WORK TASK
Leave every picture out, and write out the remaining entries exactly.

SUPPLIED INFORMATION

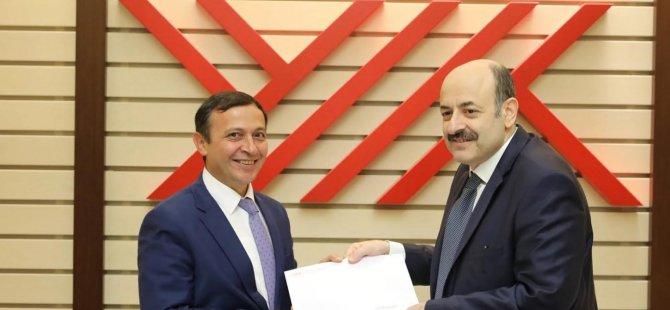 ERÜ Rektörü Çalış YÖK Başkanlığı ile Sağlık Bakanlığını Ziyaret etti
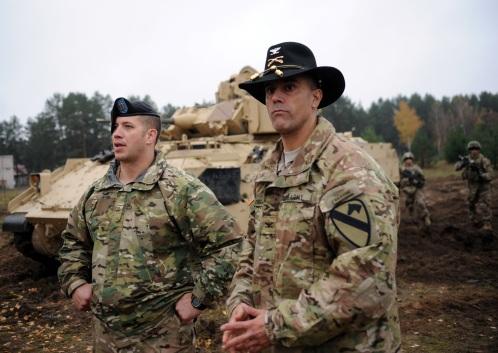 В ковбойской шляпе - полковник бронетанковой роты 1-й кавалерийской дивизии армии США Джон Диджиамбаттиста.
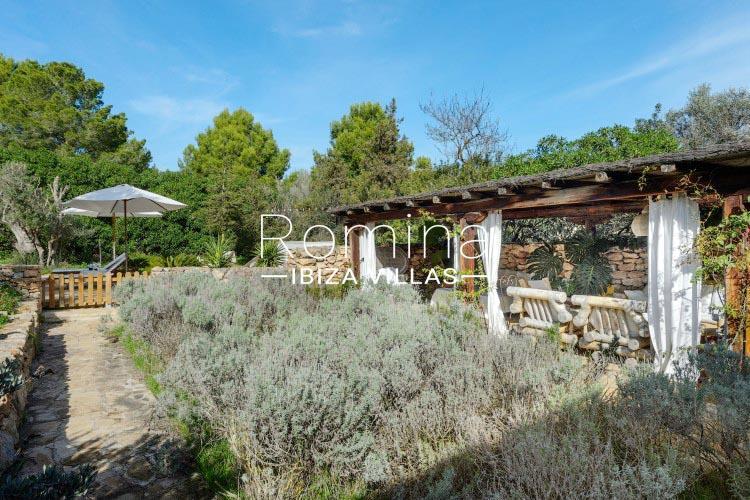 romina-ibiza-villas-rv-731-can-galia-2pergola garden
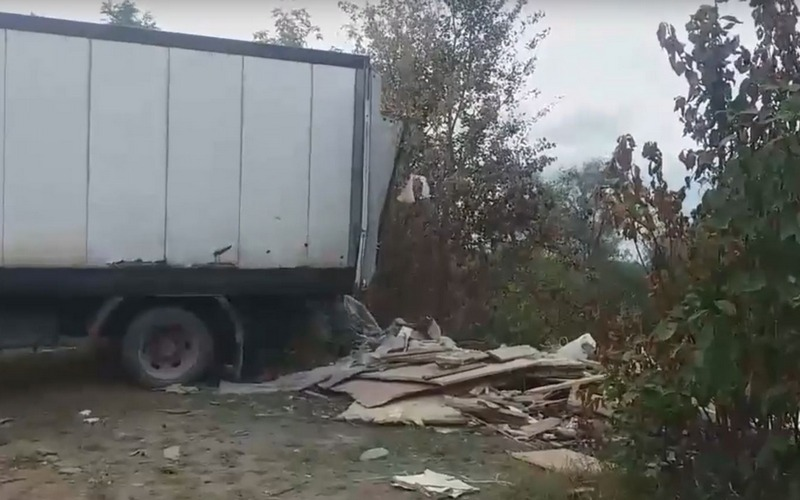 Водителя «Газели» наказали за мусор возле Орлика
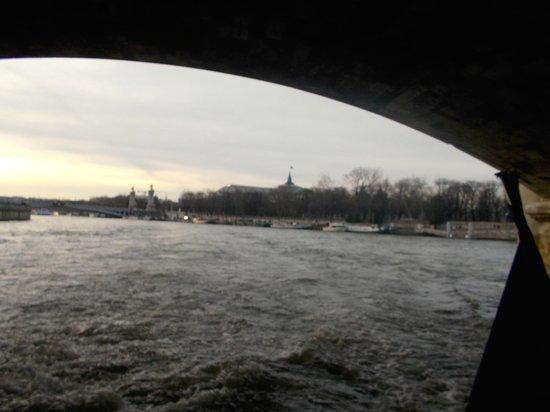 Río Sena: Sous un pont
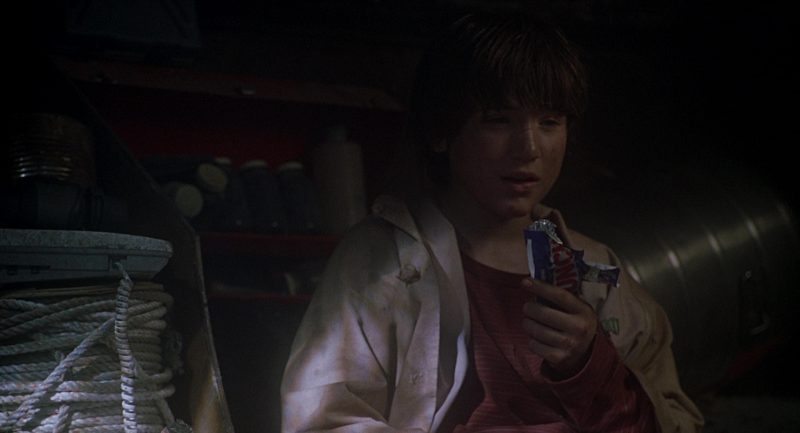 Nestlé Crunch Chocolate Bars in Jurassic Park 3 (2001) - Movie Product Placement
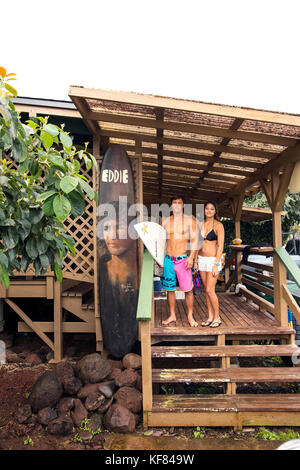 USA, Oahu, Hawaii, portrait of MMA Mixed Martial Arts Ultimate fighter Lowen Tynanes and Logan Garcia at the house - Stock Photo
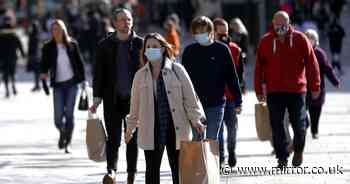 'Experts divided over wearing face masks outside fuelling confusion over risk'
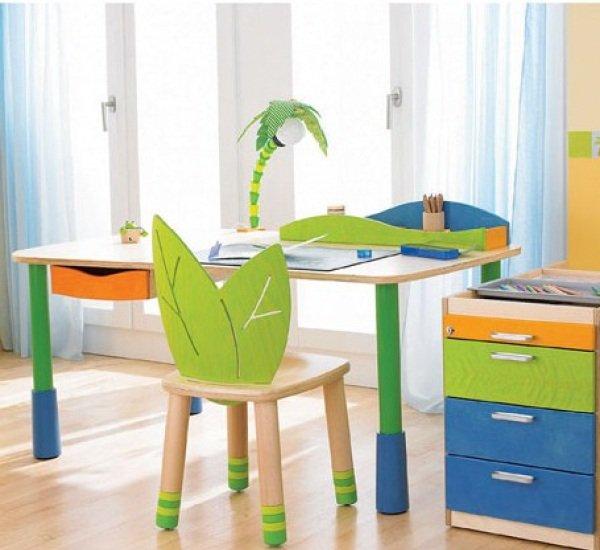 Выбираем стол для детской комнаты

WRITTEN ANSWER
 ERÜ Rektörü Çalış YÖK Başkanlığı ile Sağlık Bakanlığını Ziyaret etti
 В ковбойской шляпе - полковник бронетанковой роты 1-й кавалерийской дивизии армии США Джон Диджиамбаттиста.
 romina-ibiza-villas-rv-731-can-galia-2pergola garden
 Водителя «Газели» наказали за мусор возле Орлика
 Río Sena: Sous un pont
 Nestlé Crunch Chocolate Bars in Jurassic Park 3 (2001) - Movie Product Placement
 USA, Oahu, Hawaii, portrait of MMA Mixed Martial Arts Ultimate fighter Lowen Tynanes and Logan Garcia at the house - Stock Photo
 'Experts divided over wearing face masks outside fuelling confusion over risk'
 Выбираем стол для детской комнаты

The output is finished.